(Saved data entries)
┌──
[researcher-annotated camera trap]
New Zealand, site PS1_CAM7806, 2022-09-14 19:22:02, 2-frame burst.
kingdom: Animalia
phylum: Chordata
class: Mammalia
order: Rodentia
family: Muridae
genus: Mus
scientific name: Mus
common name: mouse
└──
## [Exercise prompt]
Return the records in full. Omit nothing.

## [Solution for this problem]
[researcher-annotated camera trap]
New Zealand, site PS1_CAM7806, 2022-09-14 19:22:02, 2-frame burst.
kingdom: Animalia
phylum: Chordata
class: Mammalia
order: Rodentia
family: Muridae
genus: Mus
scientific name: Mus
common name: mouse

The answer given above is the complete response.